The child beggars have little hope for their future; in fact, they hardly believe that they can have a better future. This leaves them extremely vulnerable with many of their physical, mental and social needs remaining unfulfilled. The conditions in which begging takes place commonly expose the children to further physical and verbal abuse, including sexual victimization and police brutality. At times police beat them for money. Most of the girl child beggars are molested and raped. The children engaged into begging primarily receive little to no education. These children are exposed to serious health hazards due to unhygienic conditions of living. They face vulnerability because of their lack of access to nutritious food, sanitation, proper shelter and medical care. They have much higher instances of HIV infection due to lack of awareness and supervision.
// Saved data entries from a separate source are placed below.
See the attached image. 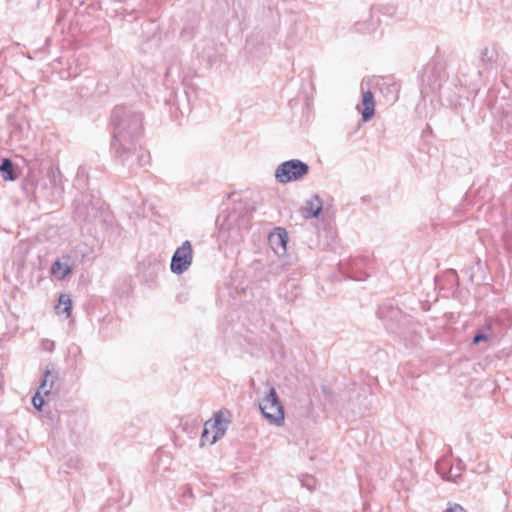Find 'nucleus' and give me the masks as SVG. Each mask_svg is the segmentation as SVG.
Segmentation results:
<instances>
[{"label":"nucleus","instance_id":"10","mask_svg":"<svg viewBox=\"0 0 512 512\" xmlns=\"http://www.w3.org/2000/svg\"><path fill=\"white\" fill-rule=\"evenodd\" d=\"M323 209V202L319 195L315 194L306 200L301 208L302 216L305 219L317 218Z\"/></svg>","mask_w":512,"mask_h":512},{"label":"nucleus","instance_id":"2","mask_svg":"<svg viewBox=\"0 0 512 512\" xmlns=\"http://www.w3.org/2000/svg\"><path fill=\"white\" fill-rule=\"evenodd\" d=\"M309 165L300 159H291L279 164L275 170V179L281 184L295 182L309 173Z\"/></svg>","mask_w":512,"mask_h":512},{"label":"nucleus","instance_id":"27","mask_svg":"<svg viewBox=\"0 0 512 512\" xmlns=\"http://www.w3.org/2000/svg\"><path fill=\"white\" fill-rule=\"evenodd\" d=\"M190 494H191L190 490L188 492H184V495H190Z\"/></svg>","mask_w":512,"mask_h":512},{"label":"nucleus","instance_id":"22","mask_svg":"<svg viewBox=\"0 0 512 512\" xmlns=\"http://www.w3.org/2000/svg\"><path fill=\"white\" fill-rule=\"evenodd\" d=\"M277 238H278V244L285 249L286 244H287V233H286V231L284 229L279 228L278 229Z\"/></svg>","mask_w":512,"mask_h":512},{"label":"nucleus","instance_id":"9","mask_svg":"<svg viewBox=\"0 0 512 512\" xmlns=\"http://www.w3.org/2000/svg\"><path fill=\"white\" fill-rule=\"evenodd\" d=\"M361 91H362V109L357 106V109L360 111L363 122H369L374 114H375V101L374 95L371 90L368 88L365 90V83H361Z\"/></svg>","mask_w":512,"mask_h":512},{"label":"nucleus","instance_id":"8","mask_svg":"<svg viewBox=\"0 0 512 512\" xmlns=\"http://www.w3.org/2000/svg\"><path fill=\"white\" fill-rule=\"evenodd\" d=\"M375 87L384 97L386 103H394L398 99L399 84L392 77L375 78Z\"/></svg>","mask_w":512,"mask_h":512},{"label":"nucleus","instance_id":"25","mask_svg":"<svg viewBox=\"0 0 512 512\" xmlns=\"http://www.w3.org/2000/svg\"><path fill=\"white\" fill-rule=\"evenodd\" d=\"M378 313H379L380 318H384V313H385L384 308H380Z\"/></svg>","mask_w":512,"mask_h":512},{"label":"nucleus","instance_id":"3","mask_svg":"<svg viewBox=\"0 0 512 512\" xmlns=\"http://www.w3.org/2000/svg\"><path fill=\"white\" fill-rule=\"evenodd\" d=\"M259 408L270 424L281 426L284 423V408L274 387L269 388L265 397L259 403Z\"/></svg>","mask_w":512,"mask_h":512},{"label":"nucleus","instance_id":"11","mask_svg":"<svg viewBox=\"0 0 512 512\" xmlns=\"http://www.w3.org/2000/svg\"><path fill=\"white\" fill-rule=\"evenodd\" d=\"M73 271L71 265V256L63 255L61 258L57 259L51 266V273L56 278L62 280L70 275Z\"/></svg>","mask_w":512,"mask_h":512},{"label":"nucleus","instance_id":"7","mask_svg":"<svg viewBox=\"0 0 512 512\" xmlns=\"http://www.w3.org/2000/svg\"><path fill=\"white\" fill-rule=\"evenodd\" d=\"M57 379V373H53L49 366H47L44 371V378L32 398V404L36 410L41 411L44 404L50 400L52 389Z\"/></svg>","mask_w":512,"mask_h":512},{"label":"nucleus","instance_id":"19","mask_svg":"<svg viewBox=\"0 0 512 512\" xmlns=\"http://www.w3.org/2000/svg\"><path fill=\"white\" fill-rule=\"evenodd\" d=\"M462 468L463 463L461 460H459L456 470H454L453 468L450 469L447 480L456 482L457 478H459L461 475L460 471L462 470Z\"/></svg>","mask_w":512,"mask_h":512},{"label":"nucleus","instance_id":"26","mask_svg":"<svg viewBox=\"0 0 512 512\" xmlns=\"http://www.w3.org/2000/svg\"><path fill=\"white\" fill-rule=\"evenodd\" d=\"M190 494H191L190 490L188 492H184V495H190Z\"/></svg>","mask_w":512,"mask_h":512},{"label":"nucleus","instance_id":"6","mask_svg":"<svg viewBox=\"0 0 512 512\" xmlns=\"http://www.w3.org/2000/svg\"><path fill=\"white\" fill-rule=\"evenodd\" d=\"M193 261V249L189 240H185L172 255L170 270L176 275H180L187 271Z\"/></svg>","mask_w":512,"mask_h":512},{"label":"nucleus","instance_id":"24","mask_svg":"<svg viewBox=\"0 0 512 512\" xmlns=\"http://www.w3.org/2000/svg\"><path fill=\"white\" fill-rule=\"evenodd\" d=\"M389 313L391 314V317L396 318L398 315H400V313H401V312H400V310H399V309H393V308H392V309L389 311Z\"/></svg>","mask_w":512,"mask_h":512},{"label":"nucleus","instance_id":"5","mask_svg":"<svg viewBox=\"0 0 512 512\" xmlns=\"http://www.w3.org/2000/svg\"><path fill=\"white\" fill-rule=\"evenodd\" d=\"M445 73L441 66L428 64L422 74L421 94L425 97L440 90Z\"/></svg>","mask_w":512,"mask_h":512},{"label":"nucleus","instance_id":"4","mask_svg":"<svg viewBox=\"0 0 512 512\" xmlns=\"http://www.w3.org/2000/svg\"><path fill=\"white\" fill-rule=\"evenodd\" d=\"M61 177L62 175L59 169H51L49 171L51 189L48 188L46 183L37 185L34 192L35 199L44 198L50 203H59L64 192Z\"/></svg>","mask_w":512,"mask_h":512},{"label":"nucleus","instance_id":"12","mask_svg":"<svg viewBox=\"0 0 512 512\" xmlns=\"http://www.w3.org/2000/svg\"><path fill=\"white\" fill-rule=\"evenodd\" d=\"M224 413L220 410L214 414V421H210V428L214 430L212 442L222 438L228 428L229 420L223 418Z\"/></svg>","mask_w":512,"mask_h":512},{"label":"nucleus","instance_id":"28","mask_svg":"<svg viewBox=\"0 0 512 512\" xmlns=\"http://www.w3.org/2000/svg\"><path fill=\"white\" fill-rule=\"evenodd\" d=\"M190 494H191L190 490L188 492H184V495H190Z\"/></svg>","mask_w":512,"mask_h":512},{"label":"nucleus","instance_id":"21","mask_svg":"<svg viewBox=\"0 0 512 512\" xmlns=\"http://www.w3.org/2000/svg\"><path fill=\"white\" fill-rule=\"evenodd\" d=\"M443 512H467V510L458 503L449 502Z\"/></svg>","mask_w":512,"mask_h":512},{"label":"nucleus","instance_id":"16","mask_svg":"<svg viewBox=\"0 0 512 512\" xmlns=\"http://www.w3.org/2000/svg\"><path fill=\"white\" fill-rule=\"evenodd\" d=\"M286 290L291 289V294L285 293L284 297L286 301L293 302L299 295L298 293V285L294 281H287L284 285Z\"/></svg>","mask_w":512,"mask_h":512},{"label":"nucleus","instance_id":"1","mask_svg":"<svg viewBox=\"0 0 512 512\" xmlns=\"http://www.w3.org/2000/svg\"><path fill=\"white\" fill-rule=\"evenodd\" d=\"M113 160L134 175L150 163V154L140 145L144 134L143 115L132 106H116L111 113Z\"/></svg>","mask_w":512,"mask_h":512},{"label":"nucleus","instance_id":"23","mask_svg":"<svg viewBox=\"0 0 512 512\" xmlns=\"http://www.w3.org/2000/svg\"><path fill=\"white\" fill-rule=\"evenodd\" d=\"M488 340V336L482 332V331H478L474 337H473V340H472V343L477 345L479 344L480 342L482 341H487Z\"/></svg>","mask_w":512,"mask_h":512},{"label":"nucleus","instance_id":"20","mask_svg":"<svg viewBox=\"0 0 512 512\" xmlns=\"http://www.w3.org/2000/svg\"><path fill=\"white\" fill-rule=\"evenodd\" d=\"M315 482L316 481L312 476H306L301 479V485L309 491H313L315 489Z\"/></svg>","mask_w":512,"mask_h":512},{"label":"nucleus","instance_id":"15","mask_svg":"<svg viewBox=\"0 0 512 512\" xmlns=\"http://www.w3.org/2000/svg\"><path fill=\"white\" fill-rule=\"evenodd\" d=\"M59 314H65L67 317L70 316L72 310V301L69 295L61 294L59 296L58 305L56 307Z\"/></svg>","mask_w":512,"mask_h":512},{"label":"nucleus","instance_id":"17","mask_svg":"<svg viewBox=\"0 0 512 512\" xmlns=\"http://www.w3.org/2000/svg\"><path fill=\"white\" fill-rule=\"evenodd\" d=\"M210 426V421H206L205 424H204V429L202 431V434H201V445H205V444H214L215 442H212L213 440V435L210 436V431H209V427Z\"/></svg>","mask_w":512,"mask_h":512},{"label":"nucleus","instance_id":"18","mask_svg":"<svg viewBox=\"0 0 512 512\" xmlns=\"http://www.w3.org/2000/svg\"><path fill=\"white\" fill-rule=\"evenodd\" d=\"M495 61L493 52H490L488 48H484L481 51V62L485 67H488Z\"/></svg>","mask_w":512,"mask_h":512},{"label":"nucleus","instance_id":"13","mask_svg":"<svg viewBox=\"0 0 512 512\" xmlns=\"http://www.w3.org/2000/svg\"><path fill=\"white\" fill-rule=\"evenodd\" d=\"M379 9L376 7H372L370 11V19L366 22H358L356 23V29L361 33H373L380 23V19L378 16Z\"/></svg>","mask_w":512,"mask_h":512},{"label":"nucleus","instance_id":"14","mask_svg":"<svg viewBox=\"0 0 512 512\" xmlns=\"http://www.w3.org/2000/svg\"><path fill=\"white\" fill-rule=\"evenodd\" d=\"M0 172L3 180L14 181L17 179V174L14 171V164L11 159L4 158L0 164Z\"/></svg>","mask_w":512,"mask_h":512}]
</instances>
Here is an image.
The problem deserves specific attention from the authorities concerned. The State needs effective legislation to punish both child trafficking and forced begging. NGOs and administrators of government should reach out to these child beggars for their comprehensive needs that include education, health care, protection and rehabilitation. Orphages and shelter homes are required to assist child beggars without families. A proactive role from the city dwellers is essential to make the city free of child beggars.